Installation Guide#
This guide covers installing NeMo Curator and verifying your installation is working correctly. For configuration after installation, see Configuration.
System Requirements#
For comprehensive system requirements and production deployment specifications, see Production Deployment Requirements.
Quick Start Requirements:
- OS: Ubuntu 22.04/20.04 (recommended) 
- Python: 3.10 or 3.12 (Python 3.11 is not supported) 
- Memory: 16GB+ RAM for basic text processing 
- GPU (optional): NVIDIA GPU with 16GB+ VRAM for acceleration 
Development vs Production#
| Use Case | Requirements | See | 
|---|---|---|
| Local Development | Minimum specs listed above | Continue below | 
| Production Clusters | Detailed hardware, network, storage specs | |
| Multi-node Setup | Advanced infrastructure planning | 
Installation Methods#
Choose one of the following installation methods based on your needs:
The simplest way to install NeMo Curator from the Python Package Index:
CPU-only installation:
pip install nemo-curator
GPU-accelerated installation:
pip install --extra-index-url https://pypi.nvidia.com nemo-curator[cuda12x]
Full installation with all modules:
pip install --extra-index-url https://pypi.nvidia.com nemo-curator[all]
Install the latest development version directly from GitHub:
# Clone the repository
git clone https://github.com/NVIDIA/NeMo-Curator.git
cd NeMo-Curator
# Install with desired extras
pip install --extra-index-url https://pypi.nvidia.com ".[all]"
Benefits:
- Access to latest features and bug fixes 
- Ability to modify source code for custom needs 
- Easier contribution to the project 
NeMo Curator is available as a standalone container:
Warning
Container Availability: The standalone NeMo Curator container is currently in development. Check the NGC Catalog for the latest availability and container path.

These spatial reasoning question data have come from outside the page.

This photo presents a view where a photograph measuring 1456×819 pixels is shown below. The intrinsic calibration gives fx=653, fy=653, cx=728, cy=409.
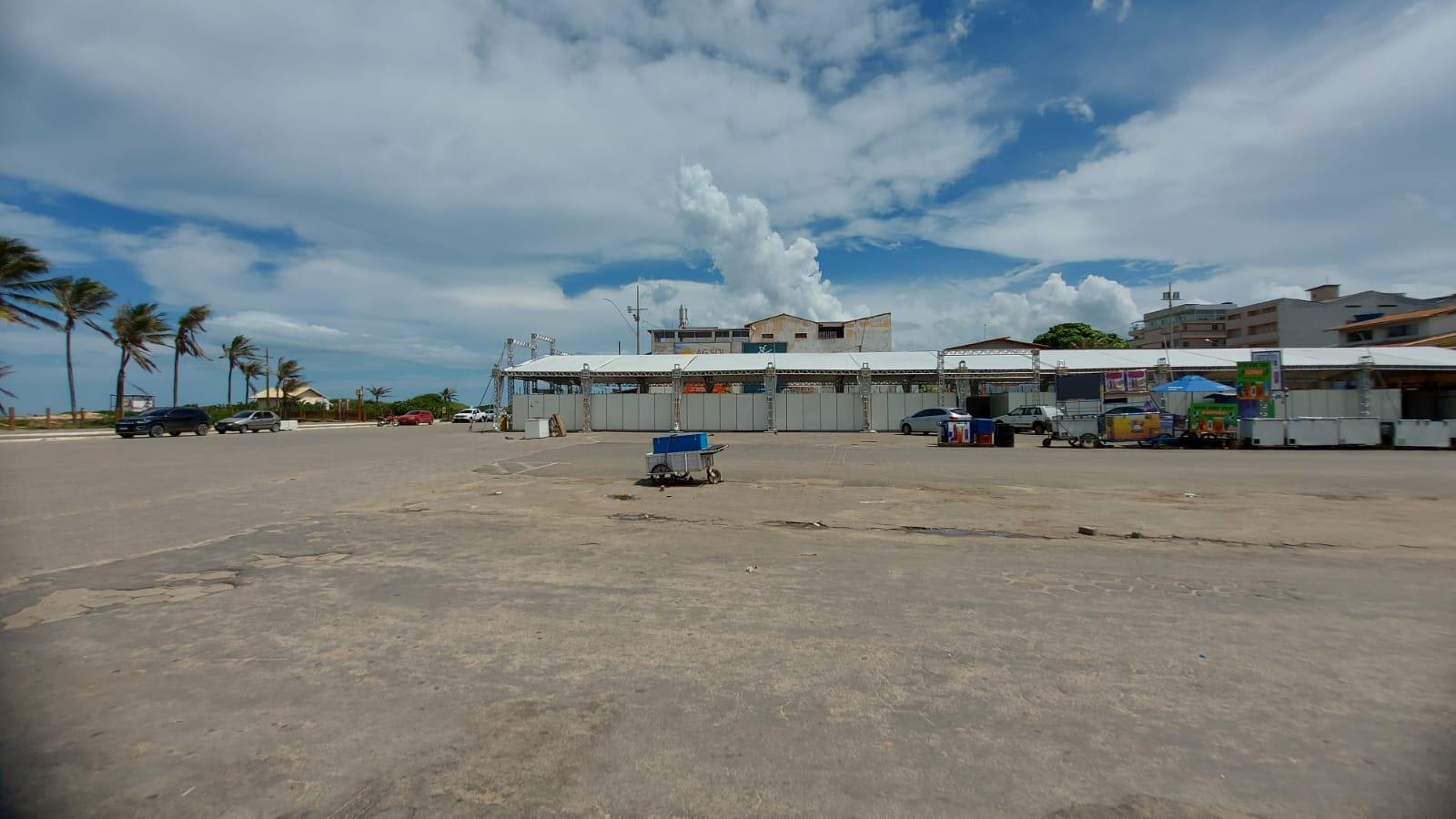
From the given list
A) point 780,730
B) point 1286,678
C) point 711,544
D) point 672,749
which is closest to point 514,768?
point 672,749

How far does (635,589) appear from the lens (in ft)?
19.6

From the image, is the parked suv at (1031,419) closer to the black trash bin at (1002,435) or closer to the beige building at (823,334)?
the black trash bin at (1002,435)

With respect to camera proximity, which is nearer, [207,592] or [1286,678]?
[1286,678]

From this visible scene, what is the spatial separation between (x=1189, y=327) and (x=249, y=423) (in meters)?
106

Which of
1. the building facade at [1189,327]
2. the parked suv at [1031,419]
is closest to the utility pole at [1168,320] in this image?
the building facade at [1189,327]

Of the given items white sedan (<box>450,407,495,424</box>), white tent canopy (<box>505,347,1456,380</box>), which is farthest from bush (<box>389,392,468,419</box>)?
white tent canopy (<box>505,347,1456,380</box>)

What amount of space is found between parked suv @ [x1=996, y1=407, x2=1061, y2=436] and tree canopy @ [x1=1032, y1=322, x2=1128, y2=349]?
40965 millimetres

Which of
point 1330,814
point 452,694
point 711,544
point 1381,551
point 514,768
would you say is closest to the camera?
point 1330,814

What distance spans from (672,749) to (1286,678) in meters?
3.70

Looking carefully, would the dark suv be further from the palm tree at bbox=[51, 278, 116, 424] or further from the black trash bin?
the black trash bin

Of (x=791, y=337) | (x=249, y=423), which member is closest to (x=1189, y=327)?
(x=791, y=337)

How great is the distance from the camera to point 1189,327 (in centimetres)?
8900

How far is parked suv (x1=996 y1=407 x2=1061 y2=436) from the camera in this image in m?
31.9

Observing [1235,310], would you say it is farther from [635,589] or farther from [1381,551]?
[635,589]
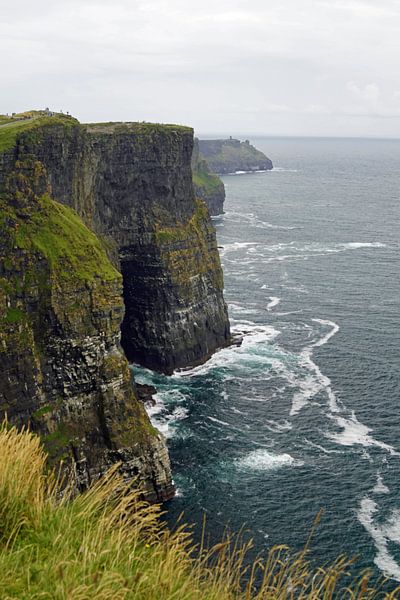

# Pull the container (path will be updated when available)
docker pull nvcr.io/nvidia/nemo-curator:latest
# Run the container with GPU support
docker run --gpus all -it --rm nvcr.io/nvidia/nemo-curator:latest
# For custom installations inside container
pip uninstall nemo-curator
rm -r /opt/NeMo-Curator
git clone https://github.com/NVIDIA/NeMo-Curator.git /opt/NeMo-Curator
pip install --extra-index-url https://pypi.nvidia.com "/opt/NeMo-Curator[all]"
Benefits:
- Pre-configured environment with all dependencies 
- Consistent runtime across different systems 
- Ideal for production deployments 
Package Extras#
NeMo Curator provides several installation extras to install only the components you need:
| Extra | Installation Command | Description | 
|---|---|---|
| Base | 
 | CPU-only text curation modules | 
| dev | 
 | Development tools (pre-commit, ruff, pytest) | 
| cuda12x | 
 | CPU + GPU text curation with RAPIDS | 
| image | 
 | CPU + GPU text and image curation | 
| bitext | 
 | Bilingual text curation modules | 
| all | 
 | All stable modules (recommended) | 
Nightly Dependencies#
For cutting-edge RAPIDS features, use nightly builds:
# Nightly RAPIDS with all modules
pip install --extra-index-url https://pypi.nvidia.com nemo-curator[all_nightly]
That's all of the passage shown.